I'm interested in them all. I have sold a lot of the 4 and 8 and always wished I had a 1 pound and 2 pound. My guess is that the 1 pound would sell better than the 2 as I sell it as a high end product beause of the cost of the jars, but many peopel buy it as much for the jar as the honey...


----------



## Cessna180 (Jan 31, 2009)

I'd love to get the 8 and the one pounders.
Mike in Alaska


----------



## GaSteve (Apr 28, 2004)

I love the 4 oz. jars. and have sold a ton of them -- especially for wedding favors and Christmas baskets. I would love to see them come back.


----------



## deknow (Jul 17, 2006)

...we had someone buy one the other week because she had a ship in a bottle at home....missing a cork! she thought it looked about the right size.

deknow


----------



## deknow (Jul 17, 2006)

how big is the opening on the 1 and 2lb versions...if a spoon could get in there, it would be easier to sell.

deknow


----------



## ChickenWing (Dec 6, 2006)

blueskybeesupply said:


> 4 OUNCES - Last national supply had a mis-print "PUPE"
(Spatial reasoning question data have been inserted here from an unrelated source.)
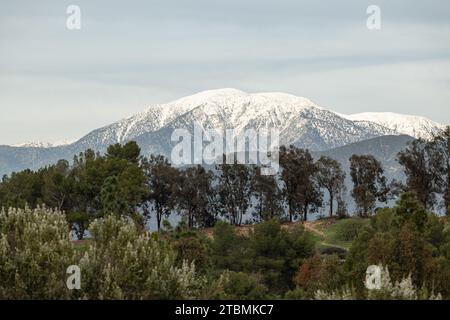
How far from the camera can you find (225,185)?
129000mm

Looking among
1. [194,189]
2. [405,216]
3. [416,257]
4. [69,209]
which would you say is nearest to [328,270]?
[405,216]

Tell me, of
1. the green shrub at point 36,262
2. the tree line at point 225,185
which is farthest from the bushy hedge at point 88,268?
the tree line at point 225,185

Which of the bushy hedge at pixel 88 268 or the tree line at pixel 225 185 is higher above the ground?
the tree line at pixel 225 185

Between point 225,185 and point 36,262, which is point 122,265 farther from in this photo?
point 225,185

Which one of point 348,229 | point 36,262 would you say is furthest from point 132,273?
point 348,229

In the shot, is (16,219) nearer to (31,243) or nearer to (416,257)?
(31,243)

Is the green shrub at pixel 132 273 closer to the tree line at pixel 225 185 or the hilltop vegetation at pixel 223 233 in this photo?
the hilltop vegetation at pixel 223 233

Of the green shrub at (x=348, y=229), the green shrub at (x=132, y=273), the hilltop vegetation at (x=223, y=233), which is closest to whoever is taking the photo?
the green shrub at (x=132, y=273)

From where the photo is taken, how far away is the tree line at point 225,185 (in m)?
106

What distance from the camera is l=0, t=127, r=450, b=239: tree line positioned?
105750 mm

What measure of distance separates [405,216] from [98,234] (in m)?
30.5

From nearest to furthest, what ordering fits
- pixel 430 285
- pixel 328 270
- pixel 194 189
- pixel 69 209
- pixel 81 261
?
pixel 81 261, pixel 430 285, pixel 328 270, pixel 69 209, pixel 194 189

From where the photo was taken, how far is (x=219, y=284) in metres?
31.8

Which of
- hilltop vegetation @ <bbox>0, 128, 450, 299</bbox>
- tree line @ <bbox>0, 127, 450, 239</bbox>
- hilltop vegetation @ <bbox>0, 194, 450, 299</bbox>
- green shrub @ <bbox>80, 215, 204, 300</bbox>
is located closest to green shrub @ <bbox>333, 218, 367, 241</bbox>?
hilltop vegetation @ <bbox>0, 128, 450, 299</bbox>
That made milk come out my nose


----------



## blueskybeesupply (Dec 11, 2007)

They probably could have made another typo that wouldn't have been much better . . . inch:

For the 1 POUND, it fits some of my spoons fine, which are 1.25". The 2 POUNDS would have the same opening, so the same cork could be used.


----------



## NasalSponge (Jul 22, 2008)

The one pounder would be very cool. I am currently talking to a glass blower about having some custom hand blown bottles made for top shelf clients...what ever that means. Also something else I do is after filling a cork top bottle i dip it in wax to seal the cork to the jar.


----------



## Omie (Nov 10, 2009)

Muth jars are very beautiful.
A good friend of mine gave me a real antique one (and no it doesn't say 'PUPE', lol!) It's a one pound and *here is a photo I took* on my kitchen counter a couple of days ago, with some lettuce and kohlrabi freshly picked from our (bee pollinated) garden.


----------



## blueskybeesupply (Dec 11, 2007)

Nice photo! 

The 2 POUND Muth jar we have looks PURPLE, compared to the newer clear glass versions. It also has small bubbles and such in the glass.


----------



## NasalSponge (Jul 22, 2008)

Love the photo...could be on a mag cover!


----------



## mythomane (Feb 18, 2009)

I do not understand why the "future is hazy" for any of these jars. People love them, and they have been around forever. With new routers it is pretty easy to make a mold, even though there already seem to be molds in existence for 3 of the 4 sizes.


----------